It’s not against the TOS. You can advocate for violence against the poor and minorities all day on here. But advocating for them to defend themselves is apparently over the line.
I support the idea of giving bunnies to horrible rich people, in order to warm their hearts and get them to change their ways. But it is important to note that even if you successfully bun down one person (that is to say, get someone to stop being evil by giving them a bunny), the system will find someone else to take their place. Ideally, you want to establish a credible promise that you'll provide bunnies whenever they go too far and hurt people with their actions, but that's not really something that can be accomplished on an individual level. That's just too many bunnies for one person to take care of, and if anything happens to you, who will take care of them?

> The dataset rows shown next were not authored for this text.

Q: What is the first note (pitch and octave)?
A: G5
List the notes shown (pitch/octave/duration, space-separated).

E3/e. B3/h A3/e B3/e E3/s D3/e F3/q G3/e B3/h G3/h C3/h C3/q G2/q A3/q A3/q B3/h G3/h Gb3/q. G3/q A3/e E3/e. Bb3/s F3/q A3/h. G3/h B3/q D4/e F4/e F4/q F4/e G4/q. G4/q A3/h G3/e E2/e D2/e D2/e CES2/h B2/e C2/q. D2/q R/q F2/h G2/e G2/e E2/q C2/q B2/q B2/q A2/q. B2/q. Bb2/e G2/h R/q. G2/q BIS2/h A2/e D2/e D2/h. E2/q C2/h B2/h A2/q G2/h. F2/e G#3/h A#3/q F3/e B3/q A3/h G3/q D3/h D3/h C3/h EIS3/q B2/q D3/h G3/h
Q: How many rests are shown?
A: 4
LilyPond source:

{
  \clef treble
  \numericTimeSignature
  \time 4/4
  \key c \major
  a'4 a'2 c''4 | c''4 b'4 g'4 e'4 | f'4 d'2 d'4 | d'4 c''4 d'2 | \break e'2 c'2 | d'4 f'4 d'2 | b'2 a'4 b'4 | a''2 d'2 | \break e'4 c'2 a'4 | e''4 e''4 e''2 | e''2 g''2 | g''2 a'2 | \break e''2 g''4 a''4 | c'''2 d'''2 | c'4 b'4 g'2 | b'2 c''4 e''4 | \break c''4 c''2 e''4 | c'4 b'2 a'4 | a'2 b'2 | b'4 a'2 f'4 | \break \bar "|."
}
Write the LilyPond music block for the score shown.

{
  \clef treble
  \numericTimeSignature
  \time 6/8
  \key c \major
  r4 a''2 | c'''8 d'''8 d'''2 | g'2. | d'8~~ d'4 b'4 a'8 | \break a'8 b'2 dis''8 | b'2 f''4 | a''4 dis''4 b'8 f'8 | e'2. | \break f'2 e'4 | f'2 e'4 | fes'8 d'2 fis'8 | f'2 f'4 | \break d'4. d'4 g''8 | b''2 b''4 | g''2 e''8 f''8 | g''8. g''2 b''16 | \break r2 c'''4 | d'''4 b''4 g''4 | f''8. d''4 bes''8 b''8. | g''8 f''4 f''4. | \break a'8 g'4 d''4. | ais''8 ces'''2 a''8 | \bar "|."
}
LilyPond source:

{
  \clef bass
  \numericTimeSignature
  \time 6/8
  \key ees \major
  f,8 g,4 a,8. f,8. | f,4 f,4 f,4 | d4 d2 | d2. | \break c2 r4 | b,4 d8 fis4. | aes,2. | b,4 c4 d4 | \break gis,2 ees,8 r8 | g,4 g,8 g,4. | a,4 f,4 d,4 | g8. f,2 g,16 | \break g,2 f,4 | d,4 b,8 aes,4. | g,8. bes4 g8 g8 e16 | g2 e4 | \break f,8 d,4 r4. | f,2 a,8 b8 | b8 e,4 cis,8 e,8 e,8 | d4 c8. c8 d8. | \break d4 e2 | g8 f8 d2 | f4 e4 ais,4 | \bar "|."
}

In order to ensure consistent delivery of bunnies, what you really need is an organization and a support network. Of course, not everyone needs to be the one out there handing out bunnies. You might be surprised how hard it is to secure transportation and a safe place to stay when you're travelling with a furry friend, and you might run into trouble if you're trying to leave town after the fact, but your clothes are all covered in fur.
The way I see it, promises are what make the world go 'round. Yeah, you can just pull out a bunny and surprise someone and that's cool and good, but when you only have so many bunnies to hand out, ideally you just want to communicate what behavior will warrant a response so that they can avoid that behavior in the future (in order to avoid ending up getting overwhelmed by joy).
I've got a story idea for a cyberpunk dystopia. Imagine a world almost identical to ours. In that world, some inventive person creates a darknet website that allows anonymous donations to put bounties on corporate executives. Now, this site's creator wants to make sure their site isn't misused, so they implement guardrails like "Targets would be required to have over $10M in assets" and "each crypto wallet may contribute a maximum of $5 so it better reflects the will of the people."
Then, the site admin adds betting options like "who reaches a $1M bounty first", over/under odds, betting on which target gets whacked first, etc, in order to draw traffic to the site. Maybe there'd also be a percentage of the bounty that's paid out to organizations working to heal the damage caused by the target, so for example if a fossil-fuel exec gets whacked then that percentage goes to orgs working to stop fossil fuels.
How do you think it'd play out in this story? Would the site properly incentivize people to shoot up boardrooms rather than schools?
You know, I can see the headline if a Lemmy user used a bun on a billionaire. "Fringe social media platform encourages bunnilence towards innocent billionaires"... Actually has a good ring to it, although it reminds me of how people point to 4chan for the start of Qanon. Ugh
Now that I think of it, would they require instance managers to narc over user data? Admins? If someone on a more extreme instance was to bun a billionaire, would everyone on Lemmy get put on a list or just their instance? Hmmm.
People say China represses free speech, but at least there they recognize the repression and have a rich lexicon of codewords to get around it already.
The shaping of the western mind has been much more subtle and total that few even accept that it's happened.